Photo-ready homes sell faster, real estate pros say
Real estate professionals say unprepared homes captured in listing photos can drive buyers to competing properties. Clutter, lighting and staging remain within sellers' control before a shoot.
Most everyone has heard it: "A picture is worth a thousand words."
This 100-year-old adage claims that a single still image is more effective than, say, a verbal description. Born in the U.S. press, the phrase is still used today and repeated in many languages. Consequently, it also suggests that one visual is more effective than something described in print – that something complex can be conveyed by a single photograph.
Although the value of illustrations and photos are undeniable, you need the full picture. So, this 600-word article explains why, in the complex world of real estate, a picture is not worth a thousand words. It could, in fact, cost you a thousand dollars.
Or more.
"Your home photos affect everything related to the sale of your property," said Elizabeth Chamberlain, a Realtor® with Truman & Co. in Key West. "Buyers are shopping online initially through photographs. They have to be able to see themselves in the property – see their favorite china collection instead of yours."
Obviously, conveying the photo story of your home takes more than one visual. But even if some smashing pictures are presented online, if just one happens to show something undesirable – unmade beds, messy vanities or the kids' refrigerator art – potentially well-informed buyers may click to another listing, causing one picture to cost you thousands of dollars.
Competition is as tough among real estate agents as it is among the photographers that Realtors usually hire at their own expense. All the good ones know, and advise their customers of, the No. 1 rule in real estate photography: "Toilet seats down," laughed Travis Yednak, a real estate marketing professional of 22 years and a professional photographer since 2010.

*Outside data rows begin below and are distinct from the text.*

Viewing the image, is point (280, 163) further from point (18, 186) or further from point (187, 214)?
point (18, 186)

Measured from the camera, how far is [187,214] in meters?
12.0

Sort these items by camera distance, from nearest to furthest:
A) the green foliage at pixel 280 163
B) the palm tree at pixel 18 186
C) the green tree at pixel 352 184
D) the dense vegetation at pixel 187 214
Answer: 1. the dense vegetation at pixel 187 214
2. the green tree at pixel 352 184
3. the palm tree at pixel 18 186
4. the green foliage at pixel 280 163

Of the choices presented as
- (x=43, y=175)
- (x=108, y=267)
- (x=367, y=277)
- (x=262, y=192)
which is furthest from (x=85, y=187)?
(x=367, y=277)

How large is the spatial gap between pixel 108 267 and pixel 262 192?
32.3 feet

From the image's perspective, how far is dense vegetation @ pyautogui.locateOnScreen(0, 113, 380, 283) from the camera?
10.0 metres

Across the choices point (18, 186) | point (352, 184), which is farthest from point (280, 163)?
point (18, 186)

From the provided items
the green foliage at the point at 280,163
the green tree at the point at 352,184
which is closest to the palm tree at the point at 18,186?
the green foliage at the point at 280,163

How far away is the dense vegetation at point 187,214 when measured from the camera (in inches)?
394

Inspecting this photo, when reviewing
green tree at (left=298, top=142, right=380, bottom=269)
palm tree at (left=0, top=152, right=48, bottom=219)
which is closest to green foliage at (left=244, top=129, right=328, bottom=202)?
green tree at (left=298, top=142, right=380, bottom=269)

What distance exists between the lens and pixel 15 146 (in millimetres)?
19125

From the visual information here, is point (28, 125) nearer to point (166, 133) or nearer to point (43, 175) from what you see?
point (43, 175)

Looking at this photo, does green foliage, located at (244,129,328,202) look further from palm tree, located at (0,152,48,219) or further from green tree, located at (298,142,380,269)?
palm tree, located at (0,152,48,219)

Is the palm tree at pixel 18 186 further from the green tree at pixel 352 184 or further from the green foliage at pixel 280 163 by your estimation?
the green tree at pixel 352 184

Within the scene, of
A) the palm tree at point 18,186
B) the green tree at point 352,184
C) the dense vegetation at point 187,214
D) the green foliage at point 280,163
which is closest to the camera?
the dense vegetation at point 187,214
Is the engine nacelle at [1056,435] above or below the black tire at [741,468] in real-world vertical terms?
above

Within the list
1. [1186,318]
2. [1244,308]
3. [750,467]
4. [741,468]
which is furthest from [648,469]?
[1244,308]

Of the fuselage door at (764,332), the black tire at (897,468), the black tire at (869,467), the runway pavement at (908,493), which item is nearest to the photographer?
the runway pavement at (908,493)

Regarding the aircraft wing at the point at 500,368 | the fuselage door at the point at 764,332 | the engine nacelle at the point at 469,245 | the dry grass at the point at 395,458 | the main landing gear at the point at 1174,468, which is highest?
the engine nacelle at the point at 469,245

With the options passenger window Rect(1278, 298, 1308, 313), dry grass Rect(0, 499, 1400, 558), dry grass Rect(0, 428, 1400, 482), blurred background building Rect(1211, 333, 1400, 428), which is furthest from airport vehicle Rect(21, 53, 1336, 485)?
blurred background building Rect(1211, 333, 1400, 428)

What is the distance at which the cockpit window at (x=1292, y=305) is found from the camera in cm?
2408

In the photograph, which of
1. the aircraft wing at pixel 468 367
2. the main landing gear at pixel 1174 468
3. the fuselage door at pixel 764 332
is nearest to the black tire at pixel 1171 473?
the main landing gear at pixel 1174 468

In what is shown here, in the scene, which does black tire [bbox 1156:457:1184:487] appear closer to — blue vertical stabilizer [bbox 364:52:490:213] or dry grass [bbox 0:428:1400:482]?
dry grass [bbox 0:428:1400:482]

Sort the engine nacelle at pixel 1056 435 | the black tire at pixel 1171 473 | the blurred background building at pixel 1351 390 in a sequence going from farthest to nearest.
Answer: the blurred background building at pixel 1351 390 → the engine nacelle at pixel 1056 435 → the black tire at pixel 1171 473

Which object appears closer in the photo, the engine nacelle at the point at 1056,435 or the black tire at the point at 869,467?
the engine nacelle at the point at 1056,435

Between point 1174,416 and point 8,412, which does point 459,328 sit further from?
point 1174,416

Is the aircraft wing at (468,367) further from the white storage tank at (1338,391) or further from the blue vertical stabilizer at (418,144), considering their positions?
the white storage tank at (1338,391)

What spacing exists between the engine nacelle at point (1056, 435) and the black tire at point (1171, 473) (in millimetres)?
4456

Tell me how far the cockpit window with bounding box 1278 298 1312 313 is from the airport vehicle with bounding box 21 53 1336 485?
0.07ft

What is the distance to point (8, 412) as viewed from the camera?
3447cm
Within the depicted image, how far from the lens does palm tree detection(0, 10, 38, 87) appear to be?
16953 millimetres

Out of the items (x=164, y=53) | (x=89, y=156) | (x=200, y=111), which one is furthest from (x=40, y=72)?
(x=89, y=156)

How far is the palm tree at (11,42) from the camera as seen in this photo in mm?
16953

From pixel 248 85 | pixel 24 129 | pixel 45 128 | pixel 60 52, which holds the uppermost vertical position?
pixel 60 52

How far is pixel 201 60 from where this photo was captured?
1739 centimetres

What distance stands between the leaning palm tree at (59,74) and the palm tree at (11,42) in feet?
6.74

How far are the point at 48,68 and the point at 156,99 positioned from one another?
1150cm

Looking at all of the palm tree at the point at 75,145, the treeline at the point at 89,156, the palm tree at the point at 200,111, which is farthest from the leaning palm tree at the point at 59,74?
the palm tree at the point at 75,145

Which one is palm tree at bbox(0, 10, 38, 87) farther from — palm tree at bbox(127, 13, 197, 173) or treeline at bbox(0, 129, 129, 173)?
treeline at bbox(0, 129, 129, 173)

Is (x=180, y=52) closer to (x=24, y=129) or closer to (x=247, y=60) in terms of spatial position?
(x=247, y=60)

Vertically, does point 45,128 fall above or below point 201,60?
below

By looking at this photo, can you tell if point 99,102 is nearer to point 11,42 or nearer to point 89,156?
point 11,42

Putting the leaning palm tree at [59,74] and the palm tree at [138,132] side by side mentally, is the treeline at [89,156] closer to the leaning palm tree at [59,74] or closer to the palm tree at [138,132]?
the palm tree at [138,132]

Because photographs are only as good as the home-sellers' preparations, top-selling real estate pros offer a prep checklist. Yednak's list includes lights on, fans off. Conceal personal photos. Open all drapes and blinds and get in step with what professionals agree upon, that "decluttering is huge," Yednak said. "There is stuff you can control. Then there is stuff you cannot change."
Even the most carefully composed, best lit photos have trouble getting around clothes strewn across a bed in the primary suite, or towels hung atop the shower curtain. Unwashed dishes in the kitchen sink are clearly "stuff you can control," he said. "Power lines to the house you cannot.
"When I use a drone for exterior shots, maybe an unmovable trash bin can't go away, but I always ask that vehicles are moved off property."
Aerial photos can be as important to your home story as interiors, although not every property can display the surrounding neighborhood. In the Keys, this is an especially important shot for waterfront properties. But Yednak explained that "anything south of mile marker 15 is restricted to less than 50 feet. Anything above that has to be coordinated with the FAA."
About 50% of Yednak's photo shoots are done with drones. With or without them, he lets a property determine the style of photography he uses, be it super-wide angles, midrange, vignetting or all the above.
Both Yednak and Chamberlain agree if a home has been carefully prepared by sellers, photography doesn't have to be compromised. But Chamberlain cautions that when a photo is compromised, "someone unfamiliar with Florida may not get the full picture," she said. "Realtors need a creative eye as much as the photographer hired to do the job."
Now you don't have to be creative to clean windows or hide sponges. But you do need to start with a Realtor and photographer who understand that one picture can cost you a thousand dollars. In the Keys, probably hundreds of thousands.